One of the interesting things about Paizo's products are the interlocking nature of their releases, with a focus on providing cross-support from Paizo's other product lines to support a major release of a new Adventure Path.

This summer will see the release of not one but TWO Adventure Paths: The hardcover _Rise of the Runelords Anniversary Edition_ and the six volume _Shattered Star Adventure Path _which debuts next week at Gencon. Like the _Rise of the Runelords_, the _Shattered Star AP_ is set in the Varisia region of Golarion, Paizo's official world setting for Pathfinder RPG. And like _The Rise of the Runelords_, the _Shattered Star AP_ deals with the legacy of the Runelords and is itself an explicit "sequel" to the _Rise of the Runelords_ AP.

Practically speaking, with two APs releasing one month after the other with each concerning the same region and similar subject matter allows Paizo to leverage their product cross-support for not one AP, but two. And that's exactly what Paizo has done this summer.

Throughout the coming week leading up to the release of many of these products on the Gencon floor, I'll look at the main Adventure Paths offerings as well as a wide range of Pathfinder Campaign Setting and Player Companion products, flip-mats, map packs, cards, cardboard, metal and plastic miniature products - all of which are designed to support these new Varisian flavored Adventure Path products.

*The Rise of the Runelords Anniversary Edition*

Released earlier in July at Paizocon, the _Rise of the Runelords Anniversary Edition_ is a hardcover compilation of the first Pathfinder Adventure Path, revised and updated from 3.5 to Pathfinder RPG. While the book has made its way into many gaming stores in North America now, there are still quite a few without it.

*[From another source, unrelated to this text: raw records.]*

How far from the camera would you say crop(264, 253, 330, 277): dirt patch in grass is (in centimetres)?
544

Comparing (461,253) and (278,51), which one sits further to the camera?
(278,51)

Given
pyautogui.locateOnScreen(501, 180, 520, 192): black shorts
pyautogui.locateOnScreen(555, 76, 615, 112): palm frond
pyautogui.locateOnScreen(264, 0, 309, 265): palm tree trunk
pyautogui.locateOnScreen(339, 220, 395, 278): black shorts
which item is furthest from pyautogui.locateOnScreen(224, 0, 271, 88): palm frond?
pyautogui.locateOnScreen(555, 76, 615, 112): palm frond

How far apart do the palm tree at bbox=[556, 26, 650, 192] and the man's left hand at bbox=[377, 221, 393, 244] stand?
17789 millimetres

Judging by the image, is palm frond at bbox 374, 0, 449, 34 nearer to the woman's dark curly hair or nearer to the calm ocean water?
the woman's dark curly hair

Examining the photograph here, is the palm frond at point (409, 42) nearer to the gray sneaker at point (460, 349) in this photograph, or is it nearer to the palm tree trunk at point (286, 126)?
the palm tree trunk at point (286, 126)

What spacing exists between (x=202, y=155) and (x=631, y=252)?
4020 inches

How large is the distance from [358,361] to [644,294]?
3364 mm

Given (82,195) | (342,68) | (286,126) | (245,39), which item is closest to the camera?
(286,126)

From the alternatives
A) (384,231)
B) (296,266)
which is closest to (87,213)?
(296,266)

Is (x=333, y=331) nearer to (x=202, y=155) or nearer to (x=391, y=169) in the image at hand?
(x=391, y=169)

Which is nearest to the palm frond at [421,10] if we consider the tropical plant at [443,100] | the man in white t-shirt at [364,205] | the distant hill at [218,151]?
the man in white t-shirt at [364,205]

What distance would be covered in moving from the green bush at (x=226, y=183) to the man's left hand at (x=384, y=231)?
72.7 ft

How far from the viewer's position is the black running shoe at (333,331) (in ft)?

Moreover, the product is still working its way through the book trade. Amazon has only started to deliver the book to customers this week. 

While I had a PDF to review the product, I ultimately decided to wait until the hardcover book was delivered to me before posting this review so that the full impact of the _Anniversary Edition_ of Paizo's first Adventure Path could be appreciated. After all, it's the hardcover nature of the product that has gamers excited. They deserve to know what the hardcover is like and whether it is worth it. 

As it turns out, I am very glad that I chose to wait to publish this review until I had the hardcover of the _Rise of the Runelords Anniversary Edition_ in my hands. While I was writing the review, I spoke with Erik Mona in order to ask him what his favorite thing about the new hardcover edition was. "Just one thing? I guess the new artwork", he replied, sounding a little embarrassed -- as if that was too insubstantial a selling point for the company's new flagship adventure product.

In my estimation, Erik Mona is not wrong and he has nothing to be embarrassed about *at all* with his answer. At 430 pages of gorgeous jaw dropping artwork, much of which is new and updated to be in line with Paizo's current art style, the _Rise of the Runelords Anniversary Edition_ is the one of the most lavishly illustrated books for a Role Playing Game you will ever see. 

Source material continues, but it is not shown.